Last night, I began reading Silent Dancing, a memoir by Judith Ortiz Cofer (of whom I am a huge fan!). In the preface, she begins by comparing memories of her childhood to “one perfect summer’s afternoon,” in which it is easy to forget about the hurtful parts and simply remember the happier times. She discusses the need that many of us have, as we look back, “to study ourselves and our lives in retrospect; to understand what people and events formed us (and, yes, what and who hurt us too).”
As a writer, I often find myself piecing together memories and romanticizing some of the less glamorous parts of my life, perhaps to my own detriment. I think this is part of the human condition; we create these stories about our lives that become part of our intricate mythology, and the stories become so ingrained in us that we can’t remember which details are historically accurate and which are wishful thinking. A few images from my own mythology are hard to shake — a boy playing Death Cab for Cutie on guitar when I was sixteen; endless afternoons at a retro burger restaurant with four best friends; that summer when my life was a Sarah Dessen book, down to every last trope that makes its way into young adult novels.
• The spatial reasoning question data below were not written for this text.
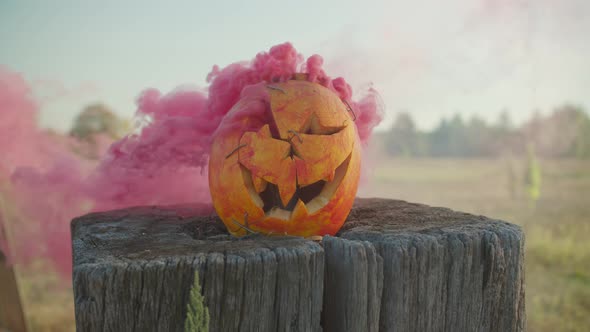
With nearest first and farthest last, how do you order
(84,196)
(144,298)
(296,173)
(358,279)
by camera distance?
(144,298)
(358,279)
(296,173)
(84,196)

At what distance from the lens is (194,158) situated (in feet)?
7.91

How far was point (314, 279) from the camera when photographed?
5.26 ft

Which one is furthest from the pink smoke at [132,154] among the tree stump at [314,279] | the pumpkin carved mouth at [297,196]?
the tree stump at [314,279]

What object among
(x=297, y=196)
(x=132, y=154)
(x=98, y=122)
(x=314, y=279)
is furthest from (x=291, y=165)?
(x=98, y=122)

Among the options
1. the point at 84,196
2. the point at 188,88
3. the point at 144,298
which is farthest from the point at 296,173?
the point at 84,196

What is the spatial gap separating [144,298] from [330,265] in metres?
0.57

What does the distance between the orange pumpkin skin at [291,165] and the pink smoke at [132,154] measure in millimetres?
103

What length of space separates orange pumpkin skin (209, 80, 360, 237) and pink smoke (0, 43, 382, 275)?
10 centimetres

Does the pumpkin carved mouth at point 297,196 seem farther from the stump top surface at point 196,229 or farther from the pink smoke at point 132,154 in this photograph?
the pink smoke at point 132,154

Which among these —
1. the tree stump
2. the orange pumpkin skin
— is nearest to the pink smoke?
the orange pumpkin skin

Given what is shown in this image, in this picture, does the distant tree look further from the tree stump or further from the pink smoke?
the tree stump

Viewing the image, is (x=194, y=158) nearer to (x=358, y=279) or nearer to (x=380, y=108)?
(x=380, y=108)

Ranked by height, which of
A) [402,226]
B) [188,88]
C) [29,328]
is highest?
[188,88]

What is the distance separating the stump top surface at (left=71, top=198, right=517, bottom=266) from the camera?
168 centimetres
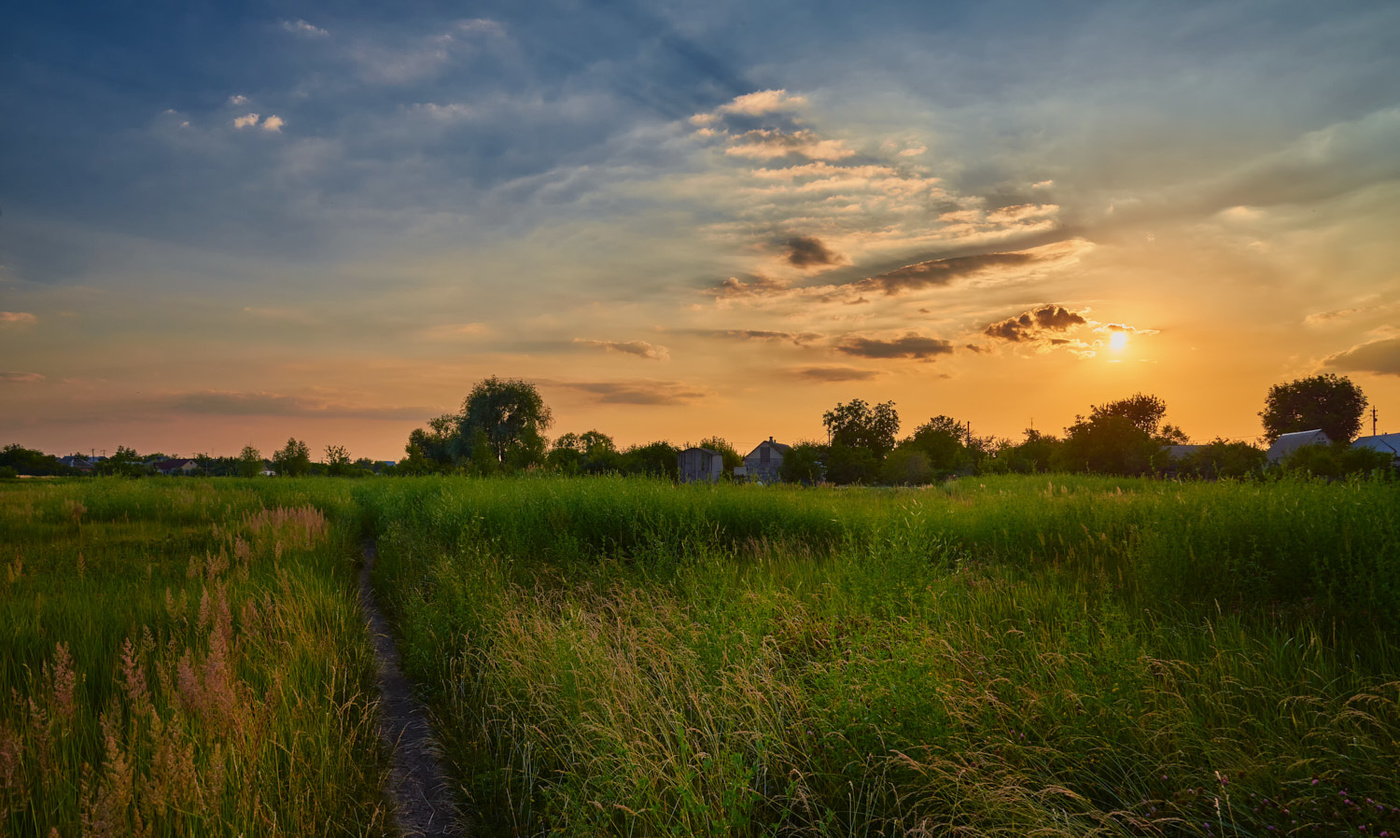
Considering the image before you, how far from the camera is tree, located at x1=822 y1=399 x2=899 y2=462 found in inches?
3044

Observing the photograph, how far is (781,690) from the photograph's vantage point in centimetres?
450

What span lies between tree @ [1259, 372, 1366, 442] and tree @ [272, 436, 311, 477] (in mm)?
102485

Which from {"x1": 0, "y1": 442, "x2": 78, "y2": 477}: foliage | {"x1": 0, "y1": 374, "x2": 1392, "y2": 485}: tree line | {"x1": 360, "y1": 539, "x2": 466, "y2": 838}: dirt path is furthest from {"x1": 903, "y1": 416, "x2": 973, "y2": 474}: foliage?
{"x1": 0, "y1": 442, "x2": 78, "y2": 477}: foliage

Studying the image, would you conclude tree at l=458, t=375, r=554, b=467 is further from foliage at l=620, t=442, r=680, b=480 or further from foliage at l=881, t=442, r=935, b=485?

Of course, the stories we tell ourselves can make us nostalgic for the past, and we often forget the struggles that we faced in those times. We think back to our former experiences, jobs, friendships and relationships and remember the perfect summer afternoons, not the thunderstorms or the sleepless nights or the doubt or the heartache that came along with them. When we forget these challenges or minimize them, however, we don’t learn from our mistakes or move on properly.
It is important for us not to take too many creative liberties when looking back, and to remember that life changes for a reason. We change. And we will never be able to grow or truly experience life if we are stuck in that one seemingly perfect afternoon forever.